If Windows Vista was Microsoft’s folly – a mish-mash of ideas not fully baked and aimed at multiple constituencies – Windows 8 is Microsoft’s rebirth. To get ecstatic about it isn’t quite the direction I’d like to take this mini-review, but let’s just say that Microsoft is on the cusp of getting things right.
As we said before, Windows 8 will ruffle a lot of feathers. The first and most obvious comparison is with the new Windows Phone interface. The “Start” menu is gone, replaced by what amounts to the entire Metro UI. This UI – the one with the multiple, animated squares, is the one that matters.
Then there’s the Explorer. Every so often – and it will happen more in the beginning of Win8’s life cycle, the OS drops into “original” Windows, the Windows of tiny, uselessly-labeled buttons and overlapping windows and notification screens. Gone are the tiles and gently pulsing images, in comes Windows 95.
Woe betide Microsoft for maintaining ties to the original Windows with this odd accretion of functionality – they’re going to be ripped apart by the blogging masses – but this is the second time I’ve seen the interface and I’m accepting of the compromise. Going from Metro to “Windows” is like going from the Museum of Modern Art to a bodega across the street. You’ll get more done, but damned if you don’t miss the cool, calm design and attention to detail.
The improvements made in this version include a split keyboard for improved on-screen typing, considerably improved gestures including a cool “left side swipe” that brings up all running applications, and improved PIM apps like Mail and Calendar that are so far from Outlook as to make Outlook look like a steam-powered Rolodex. SkyDrive interactivity allows users to keep their settings, downloaded apps and content, and look and feel from PC to PC, a very interesting concept that bears further examination.
As we noted earlier, Windows Live is gone, replaced by Microsoft Account. The distinction is an important one. In short, Microsoft Account allows IT managers to distribute apps, settings, and files to any computer, anywhere, including mobile devices. You could log into a friend’s computer and see all of your SkyDrive files and have access to app downloads. Even your wallpaper will move over. Then, when you log out, all that data is gone. That’s how it works in theory, at least, and it should improve an IT guy’s life immensely.
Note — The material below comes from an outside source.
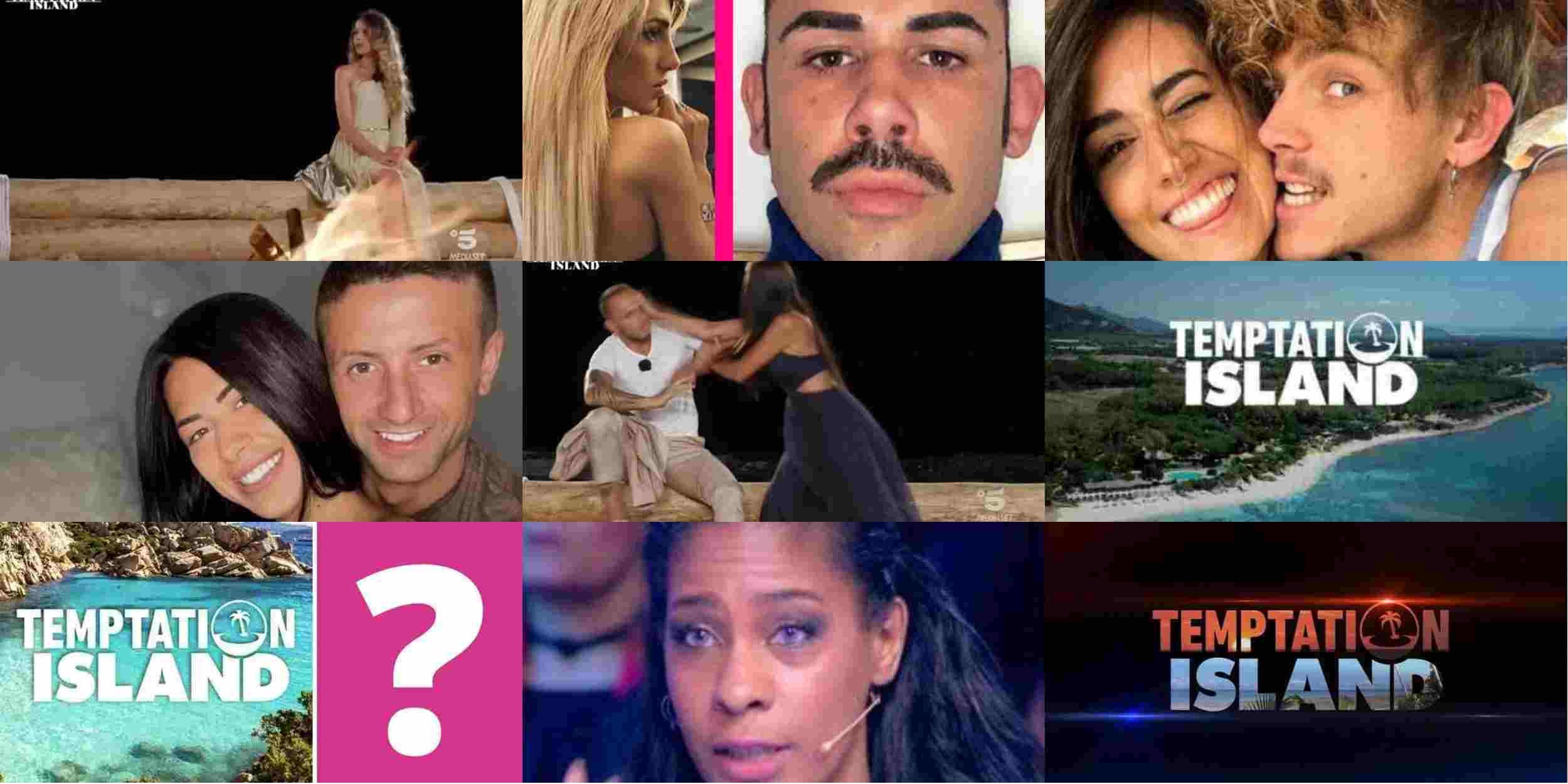 Temptation Island, il gran finale: le coppie che si sono lasciate e quelle uscite insieme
This goes hand-in-hand with improved battery life and performance. Win8, dependent on fairly efficient on-screen animations, reduces the need for heavy duty graphics activity. I asked Microsoft if there are any savings associated with what amounts to a vector-based graphical interface and they said that the OSes energy efficiency is much improved over previous versions. Just stay out of the wild jungle that is the Windows Desktop and you’re good.
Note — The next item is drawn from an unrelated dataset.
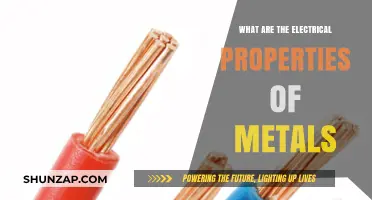 Electrical Properties of Metals: Conductivity and Its Applications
Developers will be pleased with the cool new Metro UI and, more important, the concept of “contracts,” a sort of pipe-slash-API that allows apps to share pieces of data. Search is the most interesting application of these contracts. For example, when a user performs a search, all of the apps on the device offer up their own contracts. Once you start to drill down into a search, these contracted apps expose what they’ve found during their own searches without exposing anything else. Think of it as a roll call for apps where the OS requests some data and the apps reply in turn. The same goes for sharing. Twitter and email sharing become integral parts in the sharing experience when those apps make their contracts visible.
Microsoft is actually playing down the compromises it has made with Windows 8, focusing instead on their road map for future features. Win8 is not an accretion of functionality over an old platform. It is, instead, a rethinking of the Windows experience that will leave many queasy. While it’s fun for us to go swiping along through tiles and writing contracts with daemons, it’s going to be a massive change for “regular” users who are used to the old mouse-and-window way of doing things.
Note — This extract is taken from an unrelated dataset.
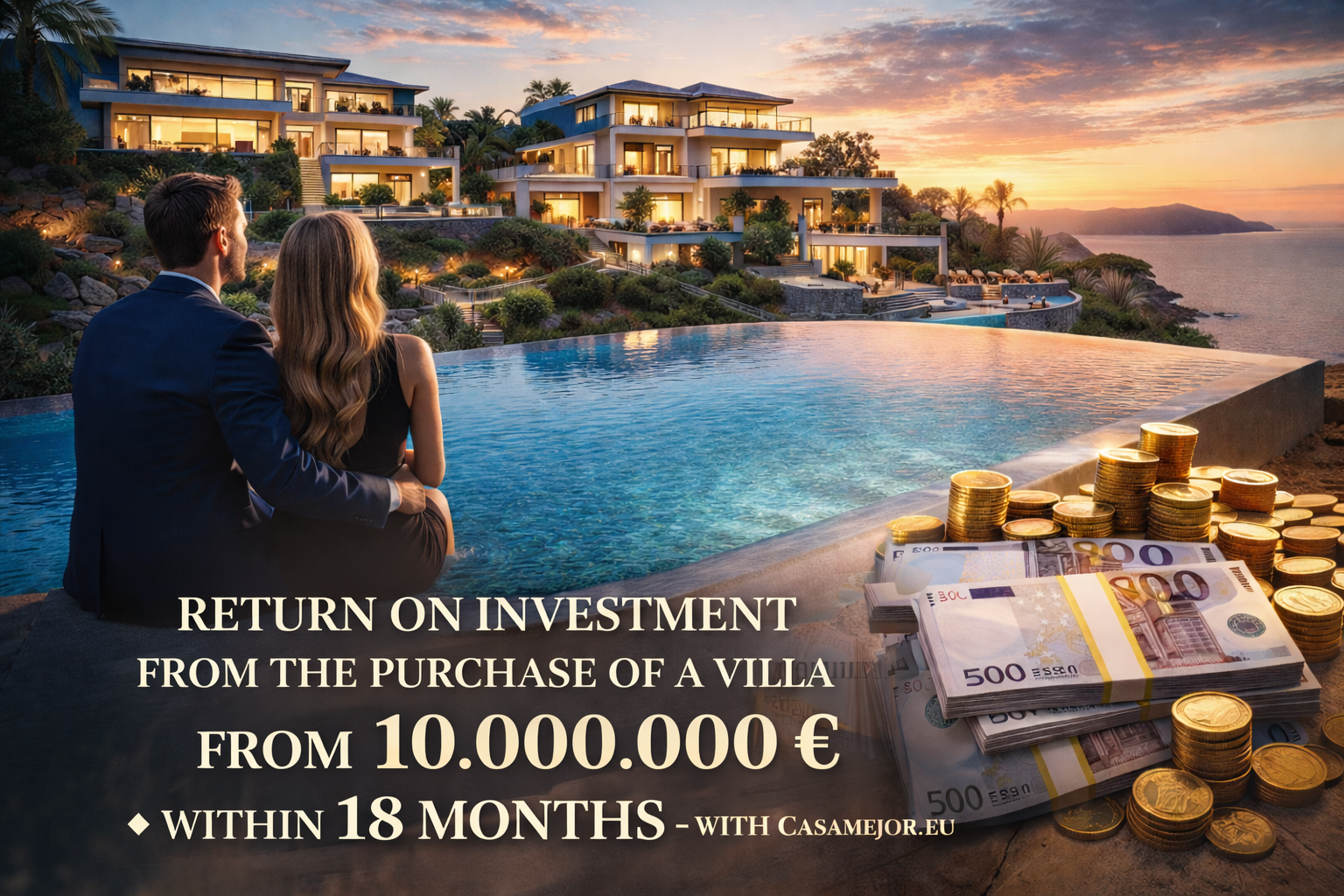 Program with a return on investment within 18 months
The question is whether Microsoft can offer a compelling reason to rewrite apps in Metro (they will) and whether users will take to Win8 as quickly as they did Win7 (I’m not so sure.) A fleet IT buyer will look at Windows 8 and wait things out but the move will be inevitable, especially as users begin expecting Metro and keep getting XP.
In the end, Windows 8 is a massive change and an obvious next step. The OS leaves competitors in the relative dust, at least in terms of usability, and paves the way for a world of touchscreens and Kinect-like interaction.
A side note: as evidence of the difficulty folks will have at getting used to this new OS, I forced myself to use Win8 for most of last week, hooking it up to a big monitor and connected a keyboard and mouse. Oddly, as much as I loved the concepts, I just couldn’t quit the old icon/window interface of OS X. This isn’t a critique of Win8 in its current form simply because the OS isn’t finished yet. It’s an acknowledgement of the mental models that Microsoft has built up inside us for decades now and an understanding that the road ahead will be a hard one – but the destination will be worth the slog.